Zimbabwean preacher, Walter Magaya and his company Aretha Medicines have been fined $700 for manufacturing and marketing a drug he claimed could cure HIV/Aids.

Zimbabwean Prophet Fined $700 for Manufacturing and Marketing A Drug He Claimed Could Cure Aids.

This is after the Prophetic Healing and Deliverance Ministries (PHD) founder Tuesday pleaded guilty on behalf of his company to contravening the Medicines and Allied Substances Control Act.

“The accused has made a public apology and since his company is charged, a fine will be appropriate,” said presiding magistrate Rumbidzai Mugwagwa said in her ruling.

“However, in aggravation, this is a serious offence to market the medicine to people who could have ended up defaulting on their treatment.”

The pastor, through his lawyer, had said earlier during the day that he had tried to comply with the law but was shunned.

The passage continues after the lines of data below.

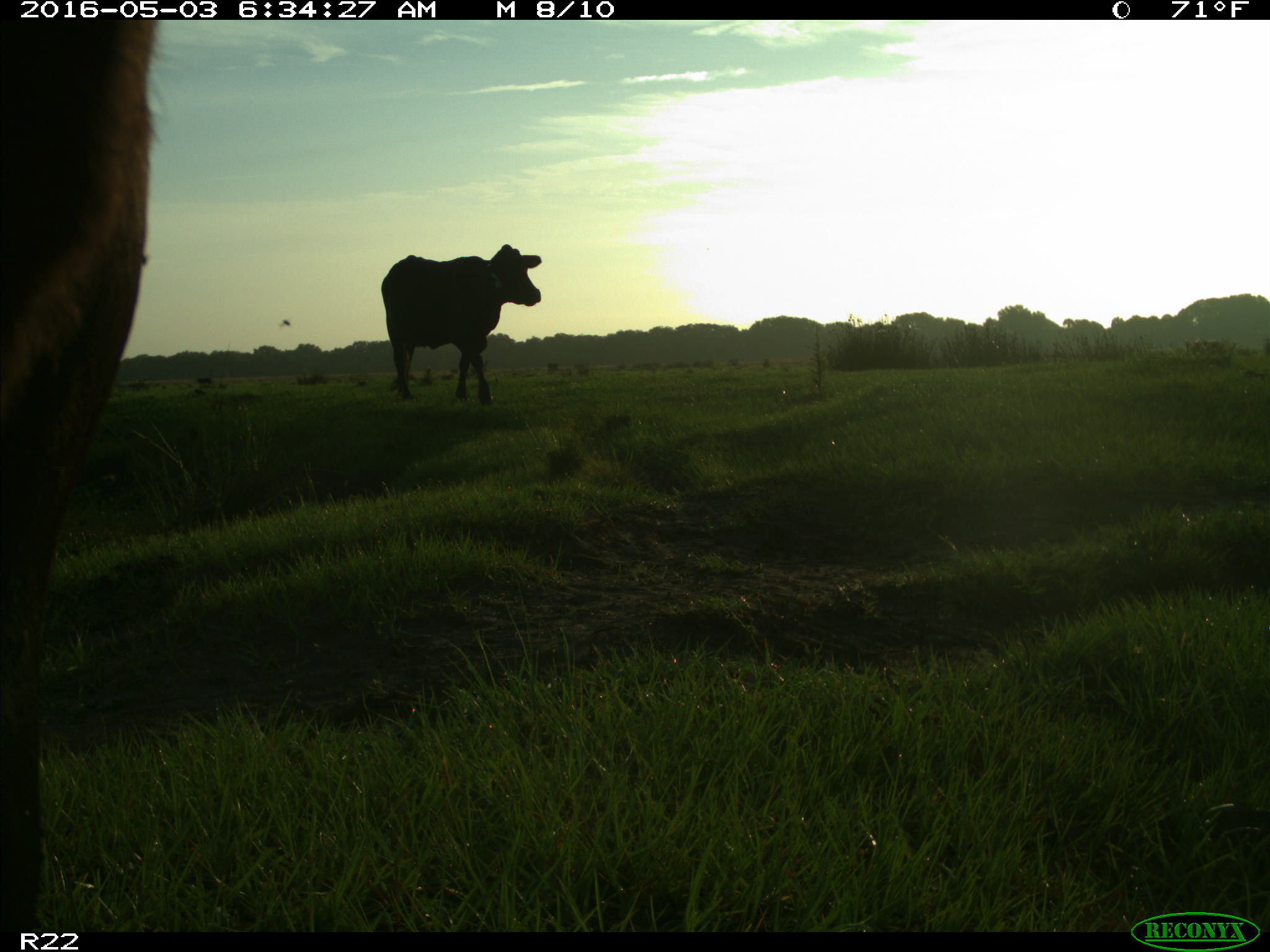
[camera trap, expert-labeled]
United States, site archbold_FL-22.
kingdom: Animalia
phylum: Chordata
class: Mammalia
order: Artiodactyla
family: Bovidae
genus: Bos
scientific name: Bos taurus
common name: domestic cow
Bos taurus (domestic cow).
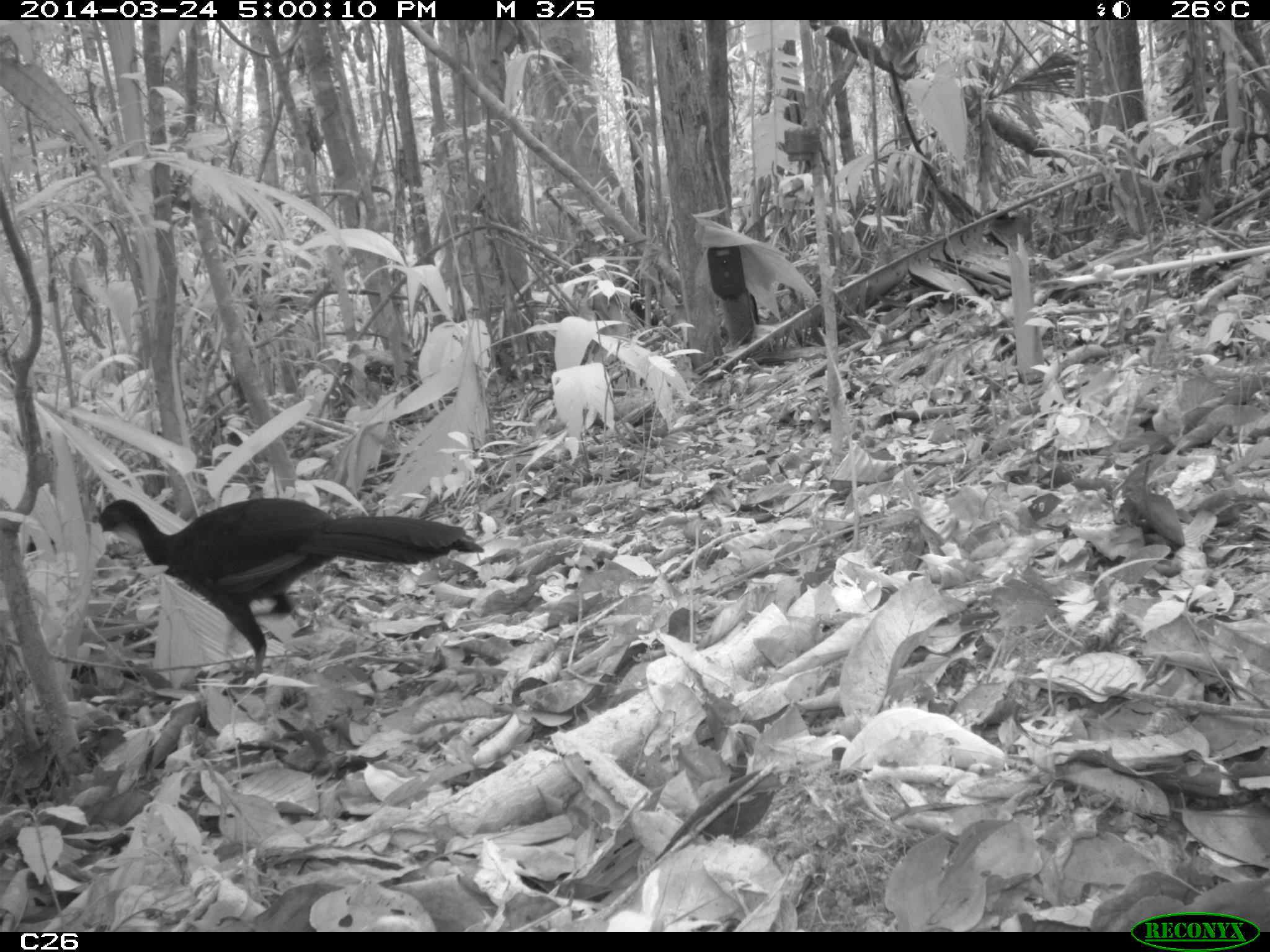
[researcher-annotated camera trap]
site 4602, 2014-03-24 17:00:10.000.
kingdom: Animalia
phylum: Chordata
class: Aves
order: Galliformes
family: Cracidae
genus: Penelope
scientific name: Penelope jacquacu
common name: spix's guan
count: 1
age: adult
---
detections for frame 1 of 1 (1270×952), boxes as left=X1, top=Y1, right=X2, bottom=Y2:
penelope jacquacu: left=94, top=497, right=484, bottom=677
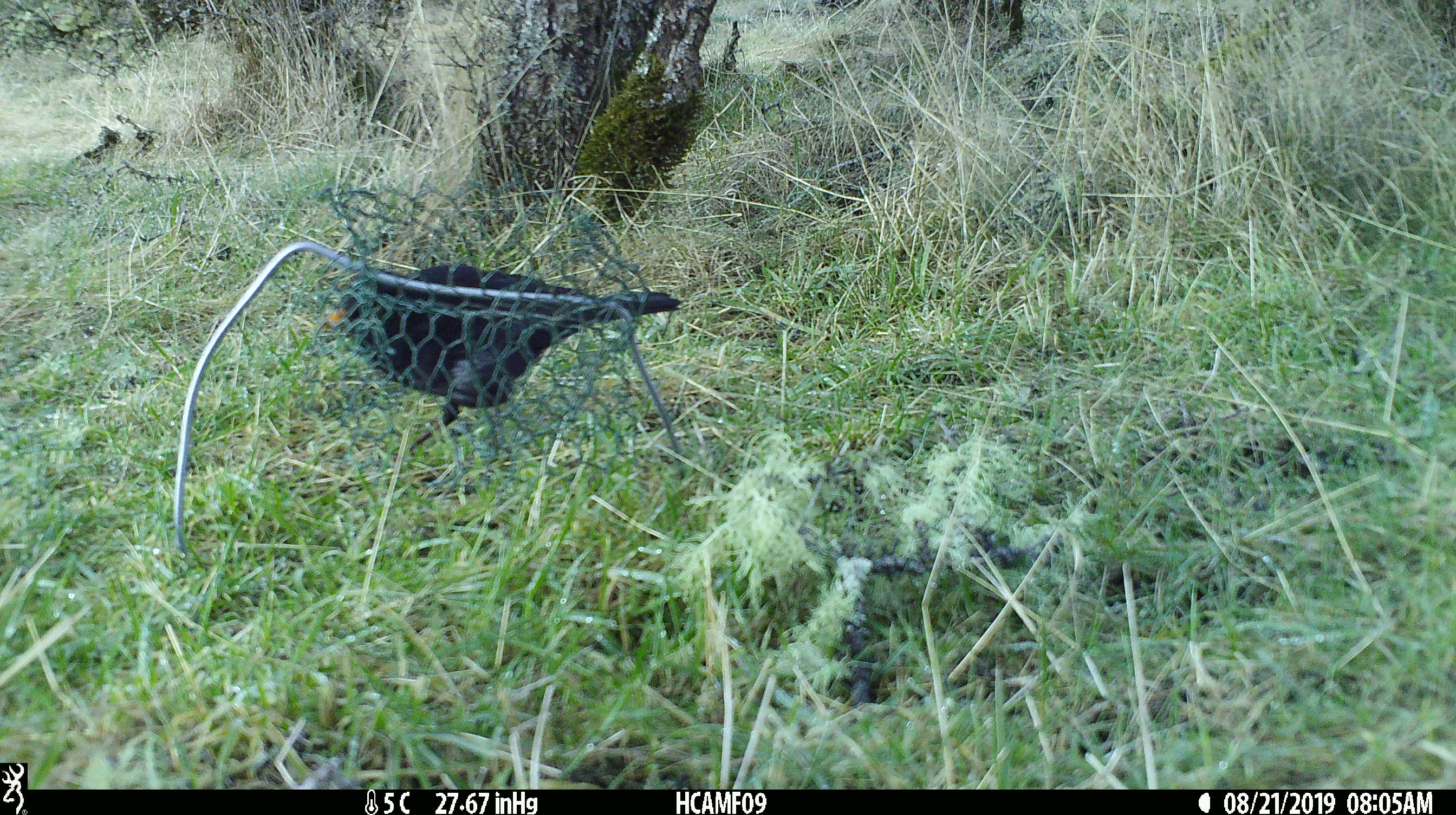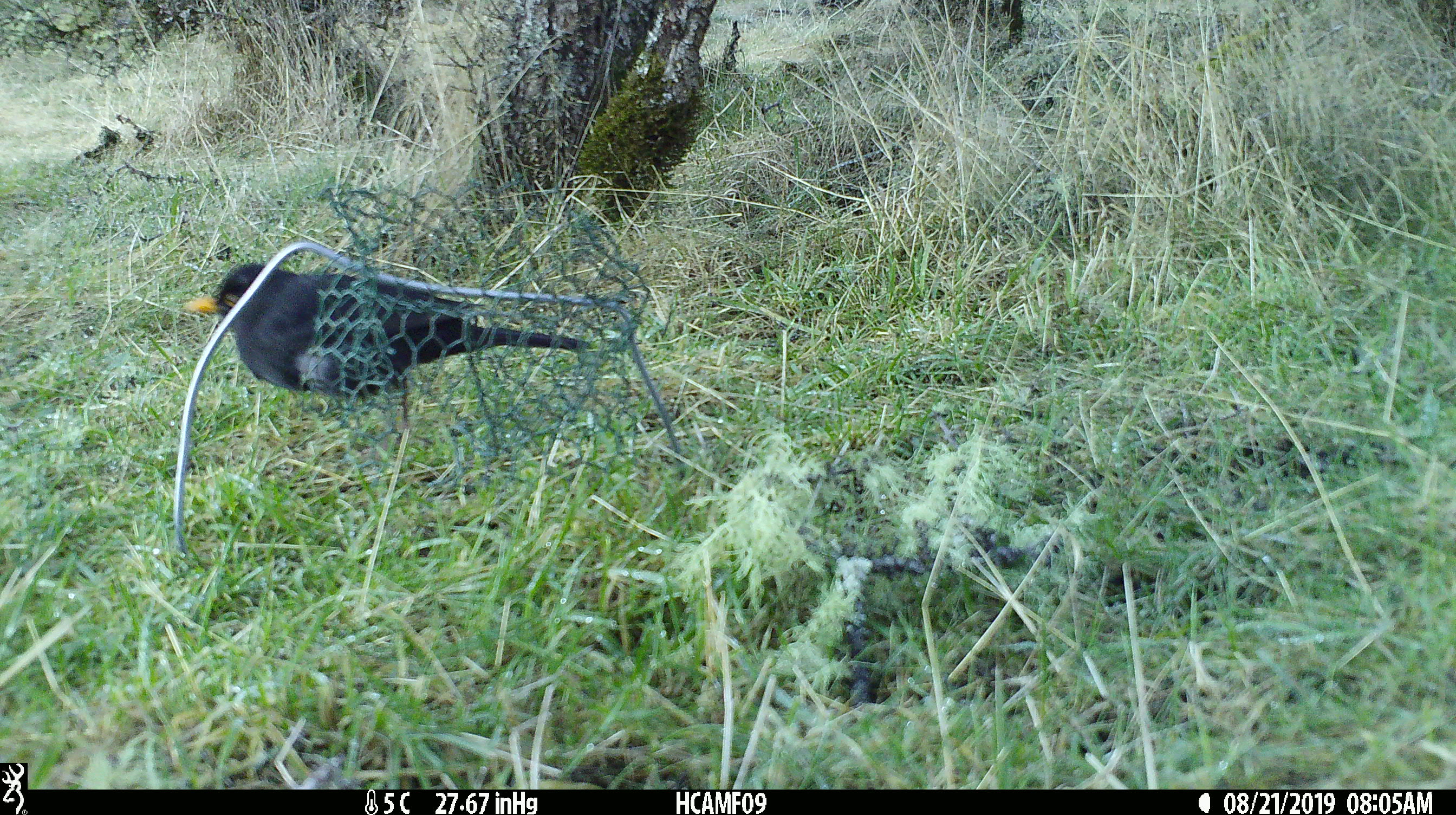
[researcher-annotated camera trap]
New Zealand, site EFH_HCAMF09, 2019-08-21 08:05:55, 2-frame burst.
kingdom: Animalia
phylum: Chordata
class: Aves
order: Passeriformes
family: Turdidae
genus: Turdus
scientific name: Turdus merula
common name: eurasian blackbird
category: blackbird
Blackbird (eurasian blackbird) (Turdus merula).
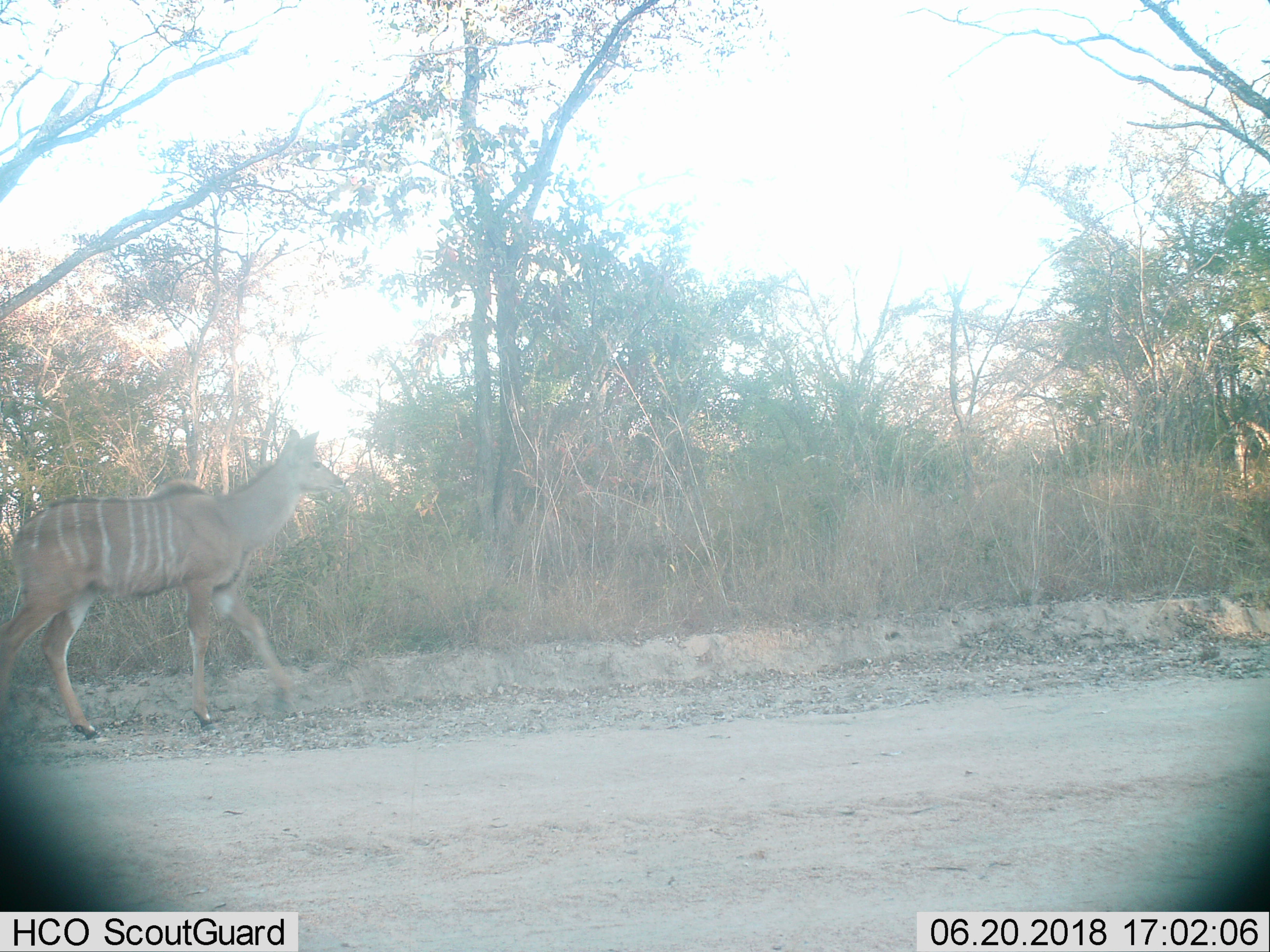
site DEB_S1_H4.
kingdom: Animalia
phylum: Chordata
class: Mammalia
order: Artiodactyla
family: Bovidae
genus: Tragelaphus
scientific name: Tragelaphus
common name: kudu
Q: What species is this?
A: Kudu (Tragelaphus).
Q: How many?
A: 1.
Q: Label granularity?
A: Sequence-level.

Magwagwa, in her ruling, dismissed that, saying that was no justification to proceed and illegally market the drug.

“That is neither here nor there,” she said, “the accused person should have followed proper procedures.

“It was still the accused’s responsibility to seek guidance and authority from the health ministry before making such an announcement.”

Magaya invited the wrath of the law November last year after he made a claim on Aretha Medical website that his medicine could cure HIV/Aids and other cancer-related diseases.

He followed this with a press briefing claiming that they had conducted some clinical trials and concluded that Aguma could cure the diseases.

Verifications were made with the Medicines Control Authority of Zimbabwe on their records and it was established that Aguma was not a registered medicine in Zimbabwe.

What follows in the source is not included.